_WHAT TO WORK ON_:
Rewrite the passage on the 59th Street subway station, starting with "The 59th Street" and going on through "express platforms directly.", and rename "escalators" as "moving stairways" wherever it appears in that stretch.

In 2002, the Broadway Line station received a major overhaul. The Metropolitan Transportation Authority (MTA) repaired the staircases, re-tiled the walls, added new tiling on the floors, upgraded the station's lights and the public address system, and installed ADA yellow safety threads along the platform edge, new signs, and new trackbeds in both directions. The original late 1910s tiling at the Lexington Avenue Line local platforms and the Broadway Line platform being restored, and the original tiling at the Lexington Avenue Line express platforms being covered up with new tiling. Despite the repairs, the project did not make the station ADA-accessible.

In 2019, the MTA announced that the station would become ADA-accessible as part of the agency's 2020–2024 Capital Program.

Station layout

The center level is located at the 60th Street/Lexington Avenue end. Installed in conjunction with the 1962 opening of the lower level IRT express platforms, it allows transfer between all routes. There are three staircases up to the BMT platform, two down to each of the lower level IRT  express platforms, and one staircase and escalator up to the IRT local platforms on the upper level.

Artwork
The mezzanine between the IRT express platforms and the BMT platform has a large-scale mosaic mural entitled Blooming (1996), by Elizabeth Murray. It covers all four walls of the mezzanine area. It takes its name from the nearby Bloomingdale's department store. The mosaic features larger versions of the coffee cups and slippers found on the platform walls, with the text: "In dreams begin responsibilities" and "Conduct your blooming in the noise and whip of the whirlwind".  The text floats from the coffee cups and are excerpted from poetry by Delmore Schwartz and Gwendolyn Brooks. Additional, mini shoe mosaics can be found on the IRT express platforms.

This is one of two murals Murray made for MTA Arts & Design; the other, Stream, can be found at Court Square/23rd Street.

Entrances and exits
The complex has a total of 11 staircase entrances. There are staircases to the Broadway Line platform and that are signed for the northbound Lexington Avenue Line platform at the eastern corners of 60th Street and Lexington Avenue, and staircases to the Broadway Line platform and that are signed for the southbound Lexington Avenue Line platform at the western corners of 60th Street and Lexington Avenue. Staircases from the southbound Lexington Avenue Line platform lead to the southwestern and northwestern corners of Lexington Avenue and 59th Street, while there are two exits to the southeastern corner of that intersection from the northbound platform, with one leading directly to the street, and one located in a passageway to Bloomingdale's. The station also has staircases to all four corners of Third Avenue and 60th Street, leading to a mezzanine with escalators for the Broadway Line platform.

IRT Lexington Avenue Line platforms 

The 59th Street station on the IRT Lexington Avenue Line is an express station. It has two stacked levels, each of which has two tracks and two side platforms. The upper level is used by local trains, and the lower level is used by express trains. The levels are separated by the BMT Broadway Line's platform directly underneath the local platforms and a mezzanine between the BMT platform and the express level. Long escalators connect the local and express platforms directly.

_INFORMATION GIVEN_:
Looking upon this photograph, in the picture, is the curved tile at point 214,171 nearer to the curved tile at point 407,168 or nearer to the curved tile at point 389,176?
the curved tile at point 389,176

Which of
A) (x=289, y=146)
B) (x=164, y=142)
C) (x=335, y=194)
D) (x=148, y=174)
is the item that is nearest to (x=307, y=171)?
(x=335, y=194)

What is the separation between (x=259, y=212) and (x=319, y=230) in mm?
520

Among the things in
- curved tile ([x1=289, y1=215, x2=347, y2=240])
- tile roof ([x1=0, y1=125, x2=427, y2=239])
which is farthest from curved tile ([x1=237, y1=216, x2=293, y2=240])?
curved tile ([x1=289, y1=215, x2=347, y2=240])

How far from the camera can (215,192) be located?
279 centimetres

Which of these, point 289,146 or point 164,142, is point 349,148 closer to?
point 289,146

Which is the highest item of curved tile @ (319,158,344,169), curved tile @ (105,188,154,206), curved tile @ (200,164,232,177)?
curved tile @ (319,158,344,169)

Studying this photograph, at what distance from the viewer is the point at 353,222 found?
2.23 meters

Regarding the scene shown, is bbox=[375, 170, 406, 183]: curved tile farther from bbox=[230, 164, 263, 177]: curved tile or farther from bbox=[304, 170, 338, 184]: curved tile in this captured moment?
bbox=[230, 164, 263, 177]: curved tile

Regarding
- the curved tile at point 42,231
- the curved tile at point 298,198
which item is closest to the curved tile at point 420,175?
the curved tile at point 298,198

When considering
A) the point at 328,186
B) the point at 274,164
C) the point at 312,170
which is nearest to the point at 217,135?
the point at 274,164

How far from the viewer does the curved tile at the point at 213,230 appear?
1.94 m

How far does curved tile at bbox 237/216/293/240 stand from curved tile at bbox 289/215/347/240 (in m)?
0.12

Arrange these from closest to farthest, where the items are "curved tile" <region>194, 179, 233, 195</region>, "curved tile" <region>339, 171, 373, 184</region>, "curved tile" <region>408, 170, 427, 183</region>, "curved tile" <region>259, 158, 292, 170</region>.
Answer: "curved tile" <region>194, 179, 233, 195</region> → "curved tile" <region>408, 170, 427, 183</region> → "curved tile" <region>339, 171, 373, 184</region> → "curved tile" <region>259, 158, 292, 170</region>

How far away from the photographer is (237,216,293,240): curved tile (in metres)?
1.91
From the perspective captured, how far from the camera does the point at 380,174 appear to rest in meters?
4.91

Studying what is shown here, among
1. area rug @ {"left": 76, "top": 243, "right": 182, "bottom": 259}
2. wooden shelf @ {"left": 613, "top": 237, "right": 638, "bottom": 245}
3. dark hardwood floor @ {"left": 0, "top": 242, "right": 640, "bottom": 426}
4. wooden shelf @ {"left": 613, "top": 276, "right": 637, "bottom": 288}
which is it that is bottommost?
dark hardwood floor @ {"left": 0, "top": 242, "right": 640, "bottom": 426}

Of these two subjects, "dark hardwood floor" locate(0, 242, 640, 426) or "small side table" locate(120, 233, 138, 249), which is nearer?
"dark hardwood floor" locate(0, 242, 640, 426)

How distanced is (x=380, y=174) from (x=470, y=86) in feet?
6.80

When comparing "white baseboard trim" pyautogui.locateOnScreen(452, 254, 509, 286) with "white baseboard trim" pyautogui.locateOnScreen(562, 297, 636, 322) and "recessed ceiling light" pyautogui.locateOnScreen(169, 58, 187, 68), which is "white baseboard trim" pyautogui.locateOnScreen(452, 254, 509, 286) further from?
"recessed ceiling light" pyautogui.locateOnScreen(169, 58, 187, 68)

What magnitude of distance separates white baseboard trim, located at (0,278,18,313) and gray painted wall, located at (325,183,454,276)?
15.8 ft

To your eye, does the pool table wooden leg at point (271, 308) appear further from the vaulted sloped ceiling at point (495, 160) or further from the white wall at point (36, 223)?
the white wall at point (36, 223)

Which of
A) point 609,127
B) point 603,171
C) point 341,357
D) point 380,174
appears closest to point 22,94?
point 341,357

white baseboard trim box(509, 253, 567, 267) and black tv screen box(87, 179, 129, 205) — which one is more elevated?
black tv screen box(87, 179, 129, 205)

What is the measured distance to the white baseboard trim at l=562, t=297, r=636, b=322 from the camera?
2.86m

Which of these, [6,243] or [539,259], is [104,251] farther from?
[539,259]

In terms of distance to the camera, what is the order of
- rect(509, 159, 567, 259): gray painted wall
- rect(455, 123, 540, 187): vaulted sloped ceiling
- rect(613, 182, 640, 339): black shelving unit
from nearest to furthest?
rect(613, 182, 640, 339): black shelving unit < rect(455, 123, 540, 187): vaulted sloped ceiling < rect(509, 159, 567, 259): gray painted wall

...

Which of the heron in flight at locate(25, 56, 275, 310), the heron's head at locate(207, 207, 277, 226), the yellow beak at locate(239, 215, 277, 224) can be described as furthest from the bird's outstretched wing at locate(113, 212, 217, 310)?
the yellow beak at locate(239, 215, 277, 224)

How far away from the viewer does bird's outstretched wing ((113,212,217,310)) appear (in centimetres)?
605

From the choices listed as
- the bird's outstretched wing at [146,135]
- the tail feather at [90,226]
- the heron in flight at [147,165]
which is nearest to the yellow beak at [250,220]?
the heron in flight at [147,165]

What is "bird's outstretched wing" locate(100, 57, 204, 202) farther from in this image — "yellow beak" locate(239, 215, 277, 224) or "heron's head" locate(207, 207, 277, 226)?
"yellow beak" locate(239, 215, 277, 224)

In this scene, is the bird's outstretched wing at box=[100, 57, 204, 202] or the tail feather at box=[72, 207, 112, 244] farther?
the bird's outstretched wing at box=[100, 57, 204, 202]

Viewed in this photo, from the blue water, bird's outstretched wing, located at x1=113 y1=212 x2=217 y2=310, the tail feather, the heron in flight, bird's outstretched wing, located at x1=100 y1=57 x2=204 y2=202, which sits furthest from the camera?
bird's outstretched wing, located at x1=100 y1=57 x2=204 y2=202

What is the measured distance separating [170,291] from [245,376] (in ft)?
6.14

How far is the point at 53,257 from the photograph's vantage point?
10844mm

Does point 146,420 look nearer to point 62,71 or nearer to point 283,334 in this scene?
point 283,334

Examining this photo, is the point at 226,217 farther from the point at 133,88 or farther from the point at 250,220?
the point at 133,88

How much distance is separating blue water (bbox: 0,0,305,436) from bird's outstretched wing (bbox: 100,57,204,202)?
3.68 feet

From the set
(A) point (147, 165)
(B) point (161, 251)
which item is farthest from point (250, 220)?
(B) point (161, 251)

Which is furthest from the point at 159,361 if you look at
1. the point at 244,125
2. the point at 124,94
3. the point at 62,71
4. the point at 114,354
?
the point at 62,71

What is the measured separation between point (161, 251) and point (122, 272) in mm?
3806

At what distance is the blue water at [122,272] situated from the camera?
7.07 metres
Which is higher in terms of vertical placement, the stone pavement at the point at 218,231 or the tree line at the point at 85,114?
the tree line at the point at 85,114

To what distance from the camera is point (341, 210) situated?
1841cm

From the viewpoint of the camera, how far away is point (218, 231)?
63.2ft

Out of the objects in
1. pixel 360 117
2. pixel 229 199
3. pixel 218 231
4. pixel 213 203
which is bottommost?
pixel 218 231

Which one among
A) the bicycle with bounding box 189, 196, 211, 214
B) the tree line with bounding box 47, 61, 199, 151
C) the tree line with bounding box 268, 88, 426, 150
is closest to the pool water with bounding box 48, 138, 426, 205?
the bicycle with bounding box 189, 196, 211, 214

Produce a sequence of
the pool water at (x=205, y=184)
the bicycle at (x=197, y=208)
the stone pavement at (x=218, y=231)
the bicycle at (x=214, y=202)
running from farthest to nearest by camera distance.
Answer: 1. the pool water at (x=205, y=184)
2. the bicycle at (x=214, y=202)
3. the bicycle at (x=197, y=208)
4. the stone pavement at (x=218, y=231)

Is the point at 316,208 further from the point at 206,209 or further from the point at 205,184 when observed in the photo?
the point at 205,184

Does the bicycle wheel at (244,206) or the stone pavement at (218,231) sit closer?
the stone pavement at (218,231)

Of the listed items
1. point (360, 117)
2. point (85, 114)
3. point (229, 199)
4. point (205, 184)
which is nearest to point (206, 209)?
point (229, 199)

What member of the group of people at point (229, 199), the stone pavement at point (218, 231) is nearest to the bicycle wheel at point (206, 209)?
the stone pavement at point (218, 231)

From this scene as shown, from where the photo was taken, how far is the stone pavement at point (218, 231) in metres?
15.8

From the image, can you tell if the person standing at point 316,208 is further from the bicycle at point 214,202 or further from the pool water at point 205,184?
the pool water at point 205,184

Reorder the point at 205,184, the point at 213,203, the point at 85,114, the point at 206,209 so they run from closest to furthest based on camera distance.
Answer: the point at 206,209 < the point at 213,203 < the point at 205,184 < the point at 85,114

_EXERCISE OUTPUT_:
The 59th Street station on the IRT Lexington Avenue Line is an express station. It has two stacked levels, each of which has two tracks and two side platforms. The upper level is used by local trains, and the lower level is used by express trains. The levels are separated by the BMT Broadway Line's platform directly underneath the local platforms and a mezzanine between the BMT platform and the express level. Long moving stairways connect the local and express platforms directly.